Words have a way of sticking in your heart like a single drop of Crazy Glue to your skin. In time the sting wears off but there’s always a residue left behind.
Last year I had one of those experiences with Chase’s art teacher. He hadn’t been signed up for her class but the woodshop teacher had, “serious concerns” about a kid like Chase being in his 3-D design class. So, to meet his fine art requirement the art teacher agreed to spare her colleague and create an independent study for him.
I wasn’t angry about this and Chase shrugged it off. His great attitude improved mine.
Toward the end of the semester his art teacher was growing a little weary. Chase was struggling to finish a clay project that was vexing him. His frustration became his teacher’s and she promptly called in his case manager to vent.
I’ve learned over the years that when the alarm goes off it’s best to get to school right away. A long thread of emails has the potential to get too many knots.
His teacher was surprised to see me. In person she wasn’t nearly as comfortable expressing her concerns but I insisted.
“He’s not getting his project finished,” she said. “At the rate he’s going he won’t have it done by the end of the year and I’ll have to fail him. He was close to finished and then he tore the head off his sculpture.”
“Why?” I asked.
“I think he was upset because he realizes he’s not doing grade level work. At this age his projects should be more sophisticated.
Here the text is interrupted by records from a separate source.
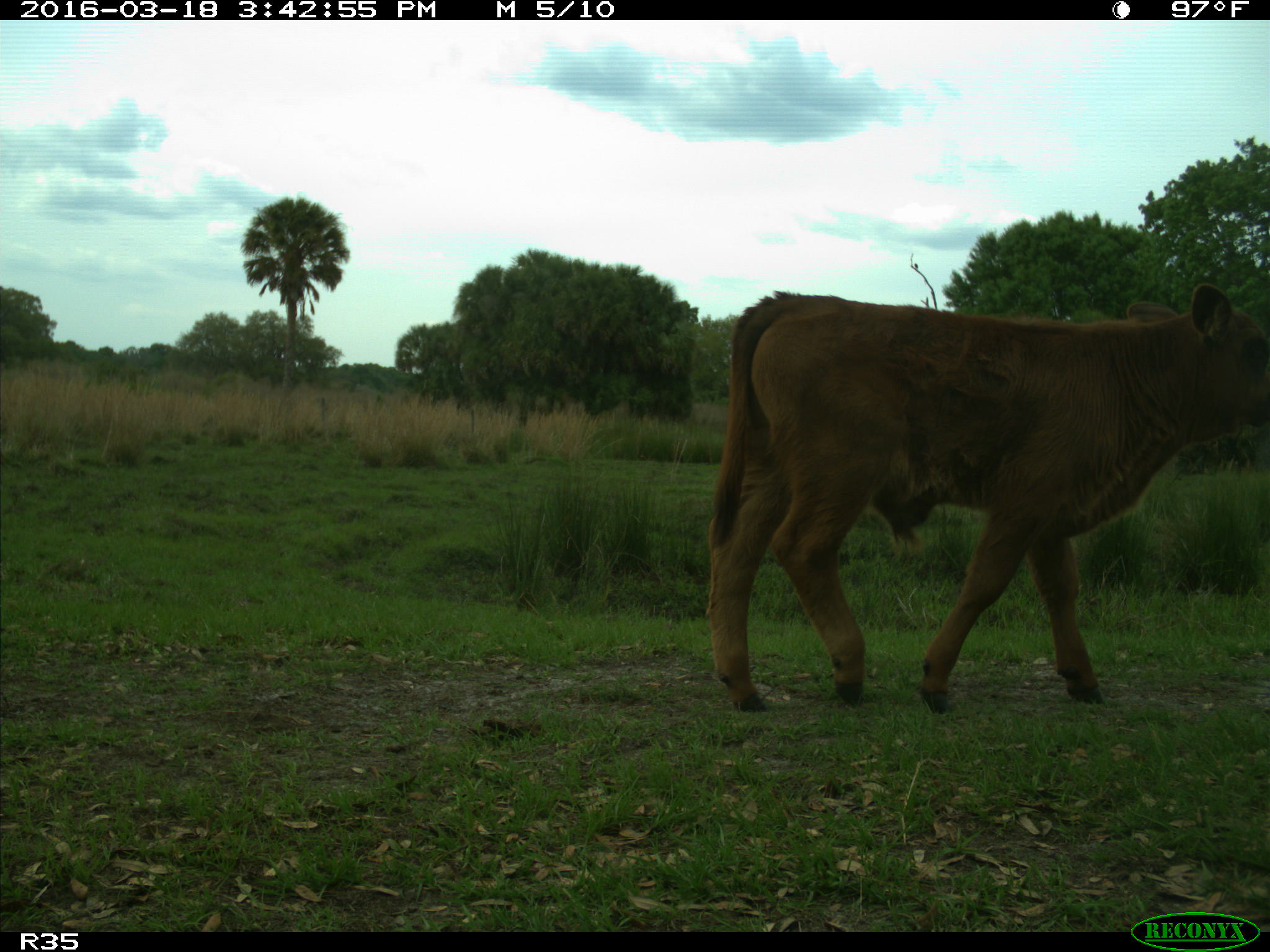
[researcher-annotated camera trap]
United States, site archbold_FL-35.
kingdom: Animalia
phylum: Chordata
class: Mammalia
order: Artiodactyla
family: Bovidae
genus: Bos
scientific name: Bos taurus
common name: domestic cow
Look at what his peers can create,” she said showing me several examples of sculptures.
I smiled but the fur on the back of my back was rising.
“Are you sure that’s it?” I asked. “I know that he can be a perfectionist but he’s also patient with himself. He knows he’s making progress with his work. Do you realize he couldn’t write his name in fourth grade?”
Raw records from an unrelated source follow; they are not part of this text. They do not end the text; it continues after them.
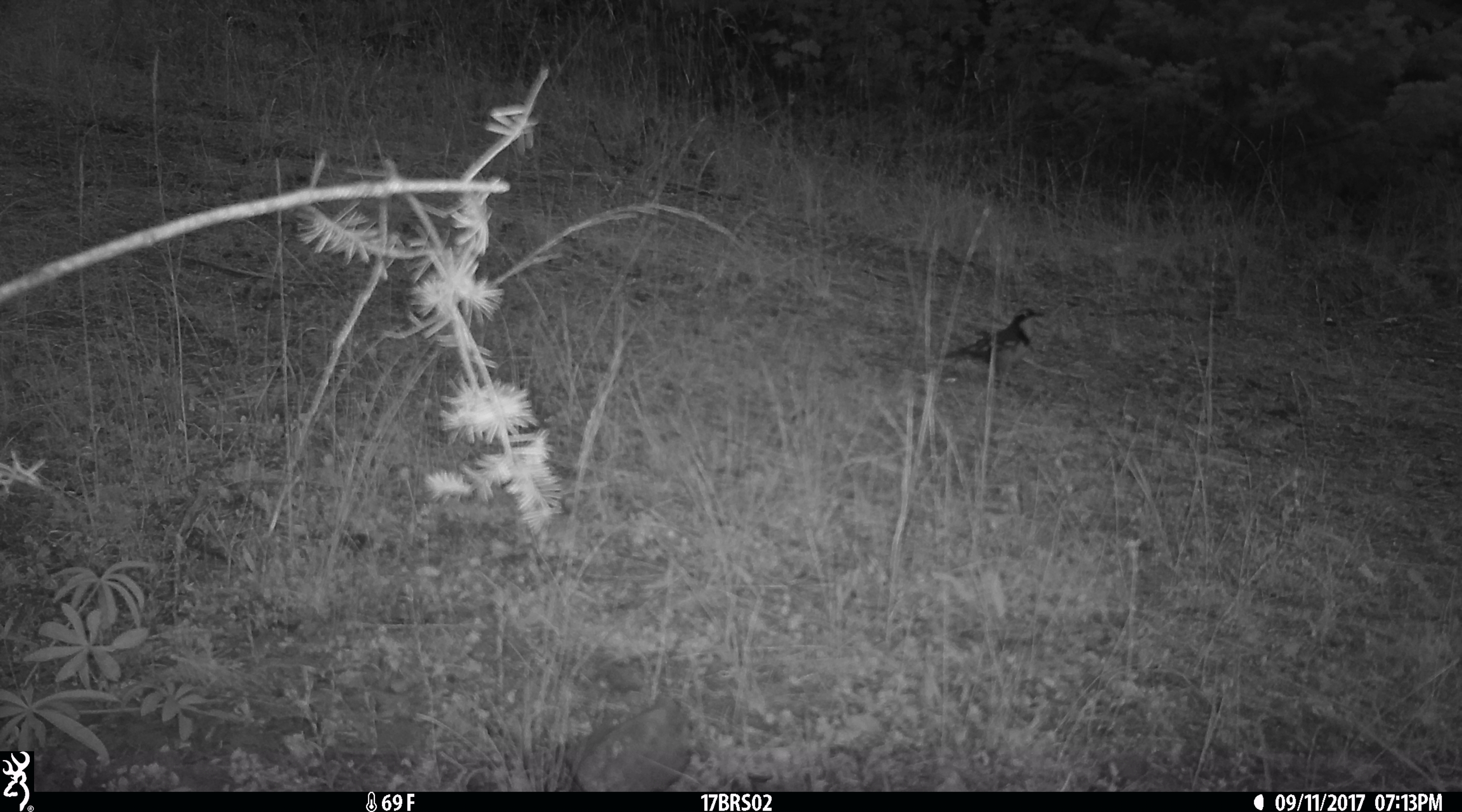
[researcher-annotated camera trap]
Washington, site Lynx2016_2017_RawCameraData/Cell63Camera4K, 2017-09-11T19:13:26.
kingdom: Animalia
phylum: Chordata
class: Aves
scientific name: Aves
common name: birds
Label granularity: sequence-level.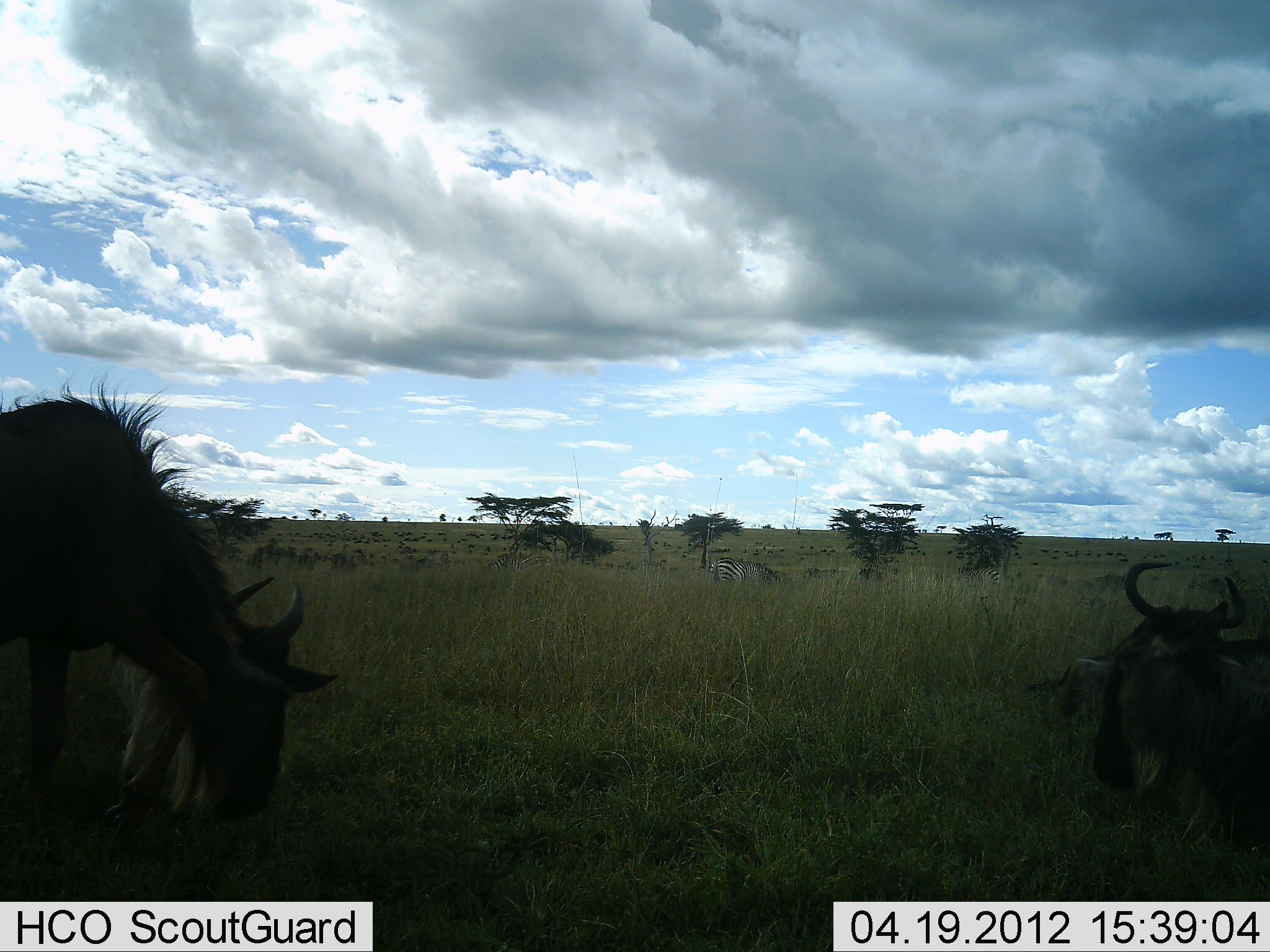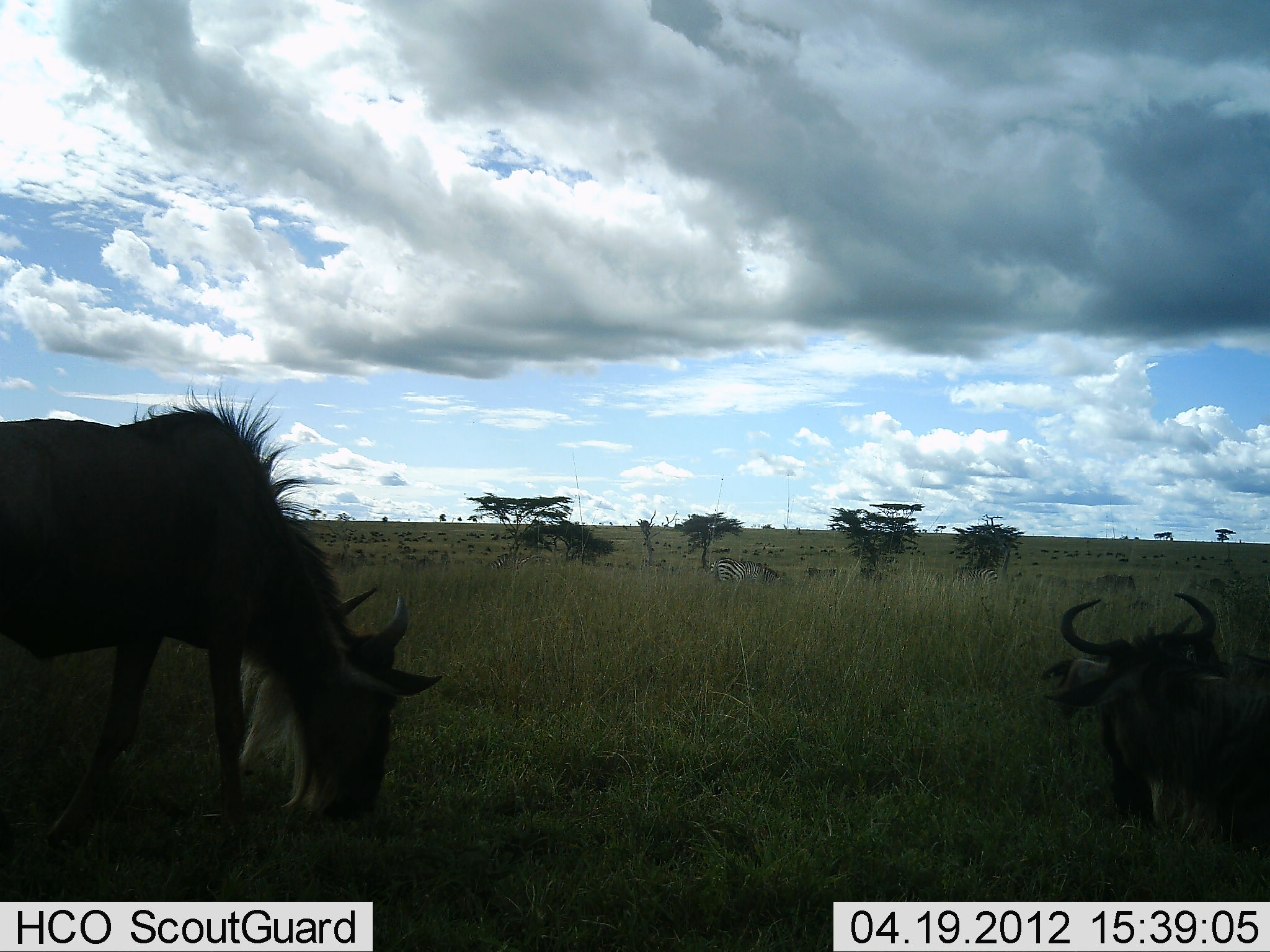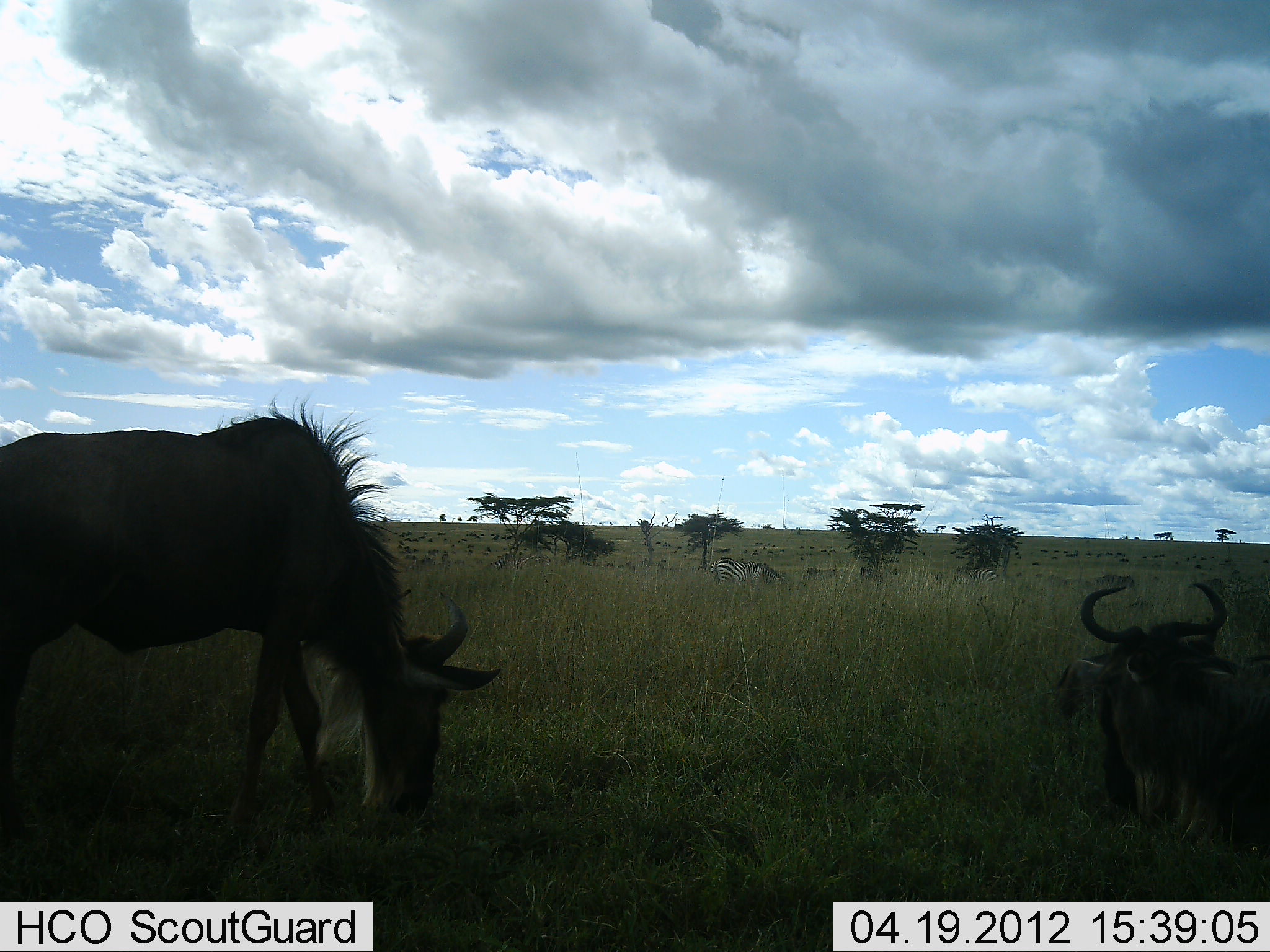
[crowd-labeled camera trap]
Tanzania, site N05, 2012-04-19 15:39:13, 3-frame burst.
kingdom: Animalia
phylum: Chordata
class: Mammalia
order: Artiodactyla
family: Bovidae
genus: Connochaetes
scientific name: Connochaetes taurinus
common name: blue wildebeest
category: wildebeest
Wildebeest (blue wildebeest) (Connochaetes taurinus), count 2. Behavior (volunteer vote fractions): standing 36%, resting 67%, moving 12%, interacting 3%. Young present (vote fraction): 0%. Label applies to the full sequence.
“I think you told me that,” she said.
This made me angrier so I drove the point home a little more.
“Do you think the kids who created those other sculptures had to spend years in therapy just to be able to tie their shoes?”
This disarmed her and surfaced her real frustration.
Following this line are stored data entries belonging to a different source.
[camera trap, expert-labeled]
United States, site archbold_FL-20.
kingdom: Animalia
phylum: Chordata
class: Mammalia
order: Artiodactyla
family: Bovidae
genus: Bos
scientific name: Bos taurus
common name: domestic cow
“I just wish he’d asked me before he destroyed his piece. Now he’s running out of time and I don’t have the time to help him.”
“Have you given him a deadline?”
“That’s what he needs. Give him a deadline and he’ll get it done.”
The conversation ended with us on good terms. It didn’t hurt that Chase had swept her entire floor while we talked. But her words, “more sophisticated” had attached themselves to my heart and not in a good way.
Flash forward to last week. I had the opportunity to meet Temple Grandin. She’d come to Grand Junction to speak at the college about animal behavior. When the autism community got wind of this they came out in full force and she obliged by weaving insights about autism into her talk.
Before her presentation I was able to sit down with her one-on-one. I’d brought with me a picture Chase had drawn along with a note he’d written to her thanking her for all she’d done to indirectly help him.
She took the picture in her hand and said, “This is fantastic. He drew it from the animal’s perspective. Most people don’t do that. The picture would be from the human’s point of view.”
Not one to mince words she went on to say, “You need to start sending these to people. You have to get his work out there now.”
“He always balks at that though,” I said. “He says he’s not ready.”
“Tell him I insist,” she said.
Now a new phrase was starting to take hold but these words felt like a hug with a pat on the back that said, “Get it out there.”
I went home with an idea.
“Hey Chase for the church talent show Sunday—what about making a film with your Animal Alphabet Collection? Dr. Grandin says you need to get your work out there.”
He looked at me funny but while we talked I saw the light bulb go off. He got a vision. He came up with a storyline and I edited. After hours of work when I showed him the finished product I didn’t get teary- eyed he did.
“What’s a matter?” I asked.
“Nothing, I’m just touched,” he said. “This is my first film. I never thought it was possible.”
“I think people will love it,” I said.
“I hope so,” he said wiping his eyes.
Later that night I took the film to church for a run through with the talent show organizer. When all the technical aspects worked I was relieved. Chase would be all set for his premiere. I was so happy for him.
Walking down the hall to leave, a penny met me on the way out the door. I reached to pick it up and saw Chase and all his peers waiting for youth group to start. With their smiling faces as the backdrop God whispered in my ear, “they don’t care about ‘sophisticated’ they care about Chase and that’s all that matters.”
And…that is all that matters because truth be told, complexity is overrated.
Congratulations Chase on taking your first step toward getting out there!